_Page excerpt_:
####

There are two parasitic capacitances in the input of a common emitter (VFA-LTP) : base emitter and base collector. Plus the stray capacitances.
The second point, as i explained, is a normal amplifier need an input impedance not lower than 10K. As we want the two legs of the LTP to be equal, this will be the feedback impedance, sensible to those capacitances.
In a CFA, we can make the feedback Z as low as we want, and the ouput stage is able to feed the current. This ZC pole can be out of the bandwidth of the amp, not adding a pole and increasing the slope at HF. (better stability margin)
With an optimized VFA (and a compensating cap // to the serial feedback resistance), the difference is not a big deal. It is when we look at the slew rate that the main difference appears. "Current on demand".
Hi Terry,
I have the baby also. I increased the r113 to 100ohms because devices mounted on a really small piece of aluminium was getting very hot. They still run hot but manageable.
My setup is BF471/472 as predriver 2sa1837/2SC4793 as drivers and MJL4281/4302 as outputs. At the beginning I had some stability issues which were fixed by inserting the extra caps on the output board.
I think your choise of devices is fine.
Jarno
It seem obvious that we want to have the open loop bandwidth of any audio amp flat in all the audio range. It means still flat at 20Khz.
This will lead to a constant feedback ratio in the band, and no, or minimal phase shift, once looped.
Unfortunately, and even with the fastest devices we can find for each stage, it is very difficult to achieve.

####

_Recorded data_:
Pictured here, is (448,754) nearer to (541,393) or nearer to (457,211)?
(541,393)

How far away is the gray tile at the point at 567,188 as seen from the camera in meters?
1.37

####

_Given problem_: In the amplifier forum thread, to what value was r113 increased?

_In response_: 100 ohms.